Skip to main content

Example — Spark Intelligence Workspace

A concrete end-to-end view of a Spark Intelligence SKU workspace: what the operator defines, what the user sees, and what gets deployed.


Compose Kind (operator-defined)

kind: aws/spark-platform
version: 1.0.0

compose:
members:
# Always included — omitted here for brevity, see aws/spark-platform

# Optional Layer 2 — default on
- name: trino
stackTemplateSlug: aws/trino
optional: true
enabled: true
label: "Query Engine"
dependsOn: [hive-metastore]

- name: ranger
stackTemplateSlug: aws/ranger
optional: true
enabled: false
label: "Authorization Engine"
group: "Access Control"
dependsOn: [hive-metastore]

- name: datahub
stackTemplateSlug: aws/datahub
optional: true
enabled: false
label: "Data Catalog"
group: "Data Intelligence"
dependsOn: [...]

# Optional Layer 3 — capabilities
- name: fine-grained-access-control
stackTemplateSlug: aws/ranger-fgac-spark
optional: true
enabled: false
label: "Fine-Grained Access Control"
description: "Query-level authorization via Ranger for Trino and Hive."
group: "Access Control"
dependsOn: [ranger, trino]

- name: pipeline-lineage
stackTemplateSlug: aws/pipeline-lineage
optional: true
enabled: false
label: "Pipeline Lineage"
description: "Tracks Airflow DAG runs as lineage events in Datahub."
group: "Data Lineage"
dependsOn: [datahub, airflow]

- name: job-lineage
stackTemplateSlug: aws/job-lineage
optional: true
enabled: false
label: "Job Lineage"
description: "Captures Spark job read/write lineage via OpenLineage."
group: "Data Lineage"
dependsOn: [datahub, spark-operator]

- name: query-lineage
stackTemplateSlug: aws/query-lineage
optional: true
enabled: false
label: "Query Lineage"
description: "Captures SQL column-level lineage from Trino via OpenLineage."
group: "Data Lineage"
dependsOn: [datahub, trino]

- name: data-catalog-ingestion
stackTemplateSlug: aws/data-catalog-ingestion
optional: true
enabled: false
label: "Catalog Ingestion"
description: "Registers Hive and Trino as sources in Datahub."
group: "Data Intelligence"
dependsOn: [datahub, hive-metastore, trino]

- name: pii-scanning
stackTemplateSlug: aws/pii-scanning
optional: true
enabled: false
label: "PII Scanning"
description: "Scheduled Spark jobs that detect PII across registered datasets."
group: "Data Intelligence"
dependsOn: [datahub, spark-operator]

User Settings Panel

The UI renders optional members grouped by group.
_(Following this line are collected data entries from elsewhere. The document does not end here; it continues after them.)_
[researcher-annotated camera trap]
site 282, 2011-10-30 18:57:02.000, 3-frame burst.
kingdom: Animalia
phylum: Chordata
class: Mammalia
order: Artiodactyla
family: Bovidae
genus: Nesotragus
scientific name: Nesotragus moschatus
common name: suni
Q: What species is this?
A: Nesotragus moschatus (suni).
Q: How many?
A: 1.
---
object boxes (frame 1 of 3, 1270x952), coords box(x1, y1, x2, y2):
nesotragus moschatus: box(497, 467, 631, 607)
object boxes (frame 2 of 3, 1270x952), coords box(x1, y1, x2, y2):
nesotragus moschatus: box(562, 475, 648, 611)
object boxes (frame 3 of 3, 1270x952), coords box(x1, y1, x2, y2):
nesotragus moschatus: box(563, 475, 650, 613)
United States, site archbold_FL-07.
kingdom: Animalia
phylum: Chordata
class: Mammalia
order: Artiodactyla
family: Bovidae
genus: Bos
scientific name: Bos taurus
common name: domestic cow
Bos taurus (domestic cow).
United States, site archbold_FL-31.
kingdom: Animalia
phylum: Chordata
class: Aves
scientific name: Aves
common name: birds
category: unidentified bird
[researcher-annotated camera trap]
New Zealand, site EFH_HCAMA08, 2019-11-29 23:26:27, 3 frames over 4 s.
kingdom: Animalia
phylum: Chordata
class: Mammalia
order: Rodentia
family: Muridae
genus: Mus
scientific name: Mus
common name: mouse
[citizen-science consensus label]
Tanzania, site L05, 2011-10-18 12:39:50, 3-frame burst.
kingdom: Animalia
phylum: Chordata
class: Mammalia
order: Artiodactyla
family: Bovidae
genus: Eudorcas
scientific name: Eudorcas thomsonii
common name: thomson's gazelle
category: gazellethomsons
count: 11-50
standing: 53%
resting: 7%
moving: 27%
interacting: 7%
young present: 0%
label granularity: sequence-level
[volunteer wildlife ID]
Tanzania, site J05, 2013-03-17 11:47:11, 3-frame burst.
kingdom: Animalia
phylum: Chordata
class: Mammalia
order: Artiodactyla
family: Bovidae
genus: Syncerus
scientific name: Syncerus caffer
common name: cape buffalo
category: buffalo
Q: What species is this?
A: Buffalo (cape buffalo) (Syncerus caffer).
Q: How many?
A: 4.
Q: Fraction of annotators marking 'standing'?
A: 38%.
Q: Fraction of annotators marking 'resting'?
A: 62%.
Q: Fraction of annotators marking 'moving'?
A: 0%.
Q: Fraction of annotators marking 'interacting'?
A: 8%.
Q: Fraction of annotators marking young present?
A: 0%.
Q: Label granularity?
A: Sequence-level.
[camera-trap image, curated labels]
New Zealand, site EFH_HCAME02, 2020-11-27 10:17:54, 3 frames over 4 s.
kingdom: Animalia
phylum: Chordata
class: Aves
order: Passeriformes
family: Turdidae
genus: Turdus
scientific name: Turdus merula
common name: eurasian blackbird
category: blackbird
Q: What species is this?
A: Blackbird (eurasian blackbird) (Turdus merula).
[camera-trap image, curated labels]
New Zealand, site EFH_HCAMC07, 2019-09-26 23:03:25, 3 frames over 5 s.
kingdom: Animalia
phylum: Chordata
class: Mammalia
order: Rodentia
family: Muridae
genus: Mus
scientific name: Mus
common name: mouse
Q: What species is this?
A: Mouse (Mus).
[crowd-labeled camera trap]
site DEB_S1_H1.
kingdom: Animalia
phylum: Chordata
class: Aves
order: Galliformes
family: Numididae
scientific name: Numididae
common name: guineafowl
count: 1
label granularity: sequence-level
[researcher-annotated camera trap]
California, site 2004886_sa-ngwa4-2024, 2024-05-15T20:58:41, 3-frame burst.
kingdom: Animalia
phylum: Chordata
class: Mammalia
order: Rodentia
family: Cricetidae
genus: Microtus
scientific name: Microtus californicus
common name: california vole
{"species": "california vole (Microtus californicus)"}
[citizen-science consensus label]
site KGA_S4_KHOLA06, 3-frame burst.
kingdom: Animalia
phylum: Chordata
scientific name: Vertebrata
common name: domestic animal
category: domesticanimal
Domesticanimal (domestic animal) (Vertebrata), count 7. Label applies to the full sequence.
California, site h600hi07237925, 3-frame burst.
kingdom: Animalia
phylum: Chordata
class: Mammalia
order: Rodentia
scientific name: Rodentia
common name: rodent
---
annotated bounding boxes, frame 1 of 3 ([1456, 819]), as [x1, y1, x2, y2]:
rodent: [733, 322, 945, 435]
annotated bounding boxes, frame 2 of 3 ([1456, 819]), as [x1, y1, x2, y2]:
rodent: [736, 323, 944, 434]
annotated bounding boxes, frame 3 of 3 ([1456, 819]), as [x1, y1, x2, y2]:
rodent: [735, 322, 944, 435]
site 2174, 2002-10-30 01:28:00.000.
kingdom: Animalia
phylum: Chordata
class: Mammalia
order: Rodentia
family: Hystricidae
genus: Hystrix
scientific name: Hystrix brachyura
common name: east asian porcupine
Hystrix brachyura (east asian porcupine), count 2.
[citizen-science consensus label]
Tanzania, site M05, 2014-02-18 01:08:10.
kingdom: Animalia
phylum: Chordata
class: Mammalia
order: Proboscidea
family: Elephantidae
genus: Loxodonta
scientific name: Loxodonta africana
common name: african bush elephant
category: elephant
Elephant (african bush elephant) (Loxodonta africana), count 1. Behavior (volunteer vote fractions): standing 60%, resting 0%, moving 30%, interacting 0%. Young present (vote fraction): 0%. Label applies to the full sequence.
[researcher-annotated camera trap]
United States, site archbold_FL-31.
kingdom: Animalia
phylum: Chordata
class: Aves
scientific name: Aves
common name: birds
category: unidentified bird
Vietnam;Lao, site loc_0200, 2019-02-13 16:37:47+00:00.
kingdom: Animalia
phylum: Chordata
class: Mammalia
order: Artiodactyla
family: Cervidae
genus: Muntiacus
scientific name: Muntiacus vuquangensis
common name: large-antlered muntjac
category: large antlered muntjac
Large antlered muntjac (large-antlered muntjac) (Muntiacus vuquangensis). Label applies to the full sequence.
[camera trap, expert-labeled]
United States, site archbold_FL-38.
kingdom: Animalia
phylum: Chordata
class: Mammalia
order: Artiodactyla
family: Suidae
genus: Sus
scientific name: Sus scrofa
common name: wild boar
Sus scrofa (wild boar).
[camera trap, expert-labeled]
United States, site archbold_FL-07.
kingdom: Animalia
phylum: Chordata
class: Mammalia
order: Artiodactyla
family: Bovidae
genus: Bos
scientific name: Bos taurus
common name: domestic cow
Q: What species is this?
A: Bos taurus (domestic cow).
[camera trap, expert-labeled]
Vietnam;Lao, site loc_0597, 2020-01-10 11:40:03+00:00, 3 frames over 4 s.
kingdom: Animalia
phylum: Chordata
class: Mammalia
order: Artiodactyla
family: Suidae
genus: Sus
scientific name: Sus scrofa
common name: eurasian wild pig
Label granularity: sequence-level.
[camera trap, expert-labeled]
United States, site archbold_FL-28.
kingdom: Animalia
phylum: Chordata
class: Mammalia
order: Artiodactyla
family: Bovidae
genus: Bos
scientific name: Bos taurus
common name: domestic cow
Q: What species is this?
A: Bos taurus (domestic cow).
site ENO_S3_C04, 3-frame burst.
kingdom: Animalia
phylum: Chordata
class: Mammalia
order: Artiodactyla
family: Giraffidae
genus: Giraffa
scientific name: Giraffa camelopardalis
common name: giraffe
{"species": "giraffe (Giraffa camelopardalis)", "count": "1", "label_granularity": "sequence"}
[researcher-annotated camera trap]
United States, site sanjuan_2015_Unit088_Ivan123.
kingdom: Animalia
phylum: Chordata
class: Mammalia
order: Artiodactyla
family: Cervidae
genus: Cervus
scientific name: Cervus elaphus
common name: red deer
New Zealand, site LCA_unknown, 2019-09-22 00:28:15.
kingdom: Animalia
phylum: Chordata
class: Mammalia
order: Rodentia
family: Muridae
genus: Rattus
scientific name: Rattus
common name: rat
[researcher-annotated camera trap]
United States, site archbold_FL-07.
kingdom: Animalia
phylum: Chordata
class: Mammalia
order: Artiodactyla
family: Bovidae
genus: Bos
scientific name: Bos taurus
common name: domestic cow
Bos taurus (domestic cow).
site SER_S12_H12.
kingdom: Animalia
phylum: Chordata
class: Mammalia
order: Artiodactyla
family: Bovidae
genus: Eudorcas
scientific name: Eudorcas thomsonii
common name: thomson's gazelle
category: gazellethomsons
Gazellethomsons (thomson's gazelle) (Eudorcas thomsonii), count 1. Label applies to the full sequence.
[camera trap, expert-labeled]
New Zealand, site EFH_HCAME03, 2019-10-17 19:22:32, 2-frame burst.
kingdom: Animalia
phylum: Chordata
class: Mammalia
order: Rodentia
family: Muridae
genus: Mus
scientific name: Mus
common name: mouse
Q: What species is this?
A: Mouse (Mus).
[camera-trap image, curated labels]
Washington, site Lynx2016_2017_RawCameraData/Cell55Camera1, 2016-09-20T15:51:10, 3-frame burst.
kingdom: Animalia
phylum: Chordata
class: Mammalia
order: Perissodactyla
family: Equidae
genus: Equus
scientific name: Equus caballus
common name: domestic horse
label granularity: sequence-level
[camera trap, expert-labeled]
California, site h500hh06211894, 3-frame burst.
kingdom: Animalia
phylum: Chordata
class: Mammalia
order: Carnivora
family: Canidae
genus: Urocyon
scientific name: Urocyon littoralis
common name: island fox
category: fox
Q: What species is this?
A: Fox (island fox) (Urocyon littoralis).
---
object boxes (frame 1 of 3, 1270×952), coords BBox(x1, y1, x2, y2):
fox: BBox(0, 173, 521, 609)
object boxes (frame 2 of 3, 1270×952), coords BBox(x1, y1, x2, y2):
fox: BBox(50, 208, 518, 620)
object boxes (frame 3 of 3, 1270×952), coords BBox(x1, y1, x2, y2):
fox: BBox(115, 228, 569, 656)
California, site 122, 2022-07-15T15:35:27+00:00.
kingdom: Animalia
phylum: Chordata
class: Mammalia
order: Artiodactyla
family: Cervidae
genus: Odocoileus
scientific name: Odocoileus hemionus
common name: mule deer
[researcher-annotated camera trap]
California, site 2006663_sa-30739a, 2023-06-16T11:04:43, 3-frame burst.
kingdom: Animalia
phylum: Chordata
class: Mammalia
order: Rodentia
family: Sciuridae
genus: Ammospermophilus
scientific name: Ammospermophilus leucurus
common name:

The user provisioning a Spark Intelligence workspace enables:

Access Control
[✓] Authorization Engine
[✓] Fine-Grained Access Control
Query-level authorization via Ranger for Trino and Hive.

Data Catalog
[✓] Data Catalog

Data Lineage
[✓] Pipeline Lineage
Tracks Airflow DAG runs as lineage events in Datahub.
[✓] Job Lineage
Captures Spark job read/write lineage via OpenLineage.
[ ] Query Lineage
Captures SQL column-level lineage from Trino via OpenLineage.

Data Intelligence
[✓] Catalog Ingestion
Registers Hive and Trino as sources in Datahub.
[✓] PII Scanning
Scheduled Spark jobs that detect PII across registered datasets.

This produces enabledFeatures: [ranger, fine-grained-access-control, datahub, pipeline-lineage, job-lineage, data-catalog-ingestion, pii-scanning] in the compose spec.


Resulting Deployment (topological order)

storages, karpenter, kafka
→ compute-profile, observability
→ spark-operator, hive-metastore
→ spark-team, jupyterhub, airflow ← always-included
→ trino ← optional, on
→ ranger ← optional, enabled by user
→ datahub ← optional, enabled by user
→ superset, bff
→ fine-grained-access-control ← Layer 3, depends on ranger + trino
→ pipeline-lineage ← Layer 3, depends on datahub + airflow
→ job-lineage ← Layer 3, depends on datahub + spark-operator
→ data-catalog-ingestion ← Layer 3, depends on datahub + hive + trino
→ pii-scanning ← Layer 3, depends on datahub + spark-operator
# query-lineage omitted — not enabled in this workspace

Layer 3 stacks sit at the leaves. Nothing depends on them. Disabling a capability removes only its leaf node — no upstream stack is affected.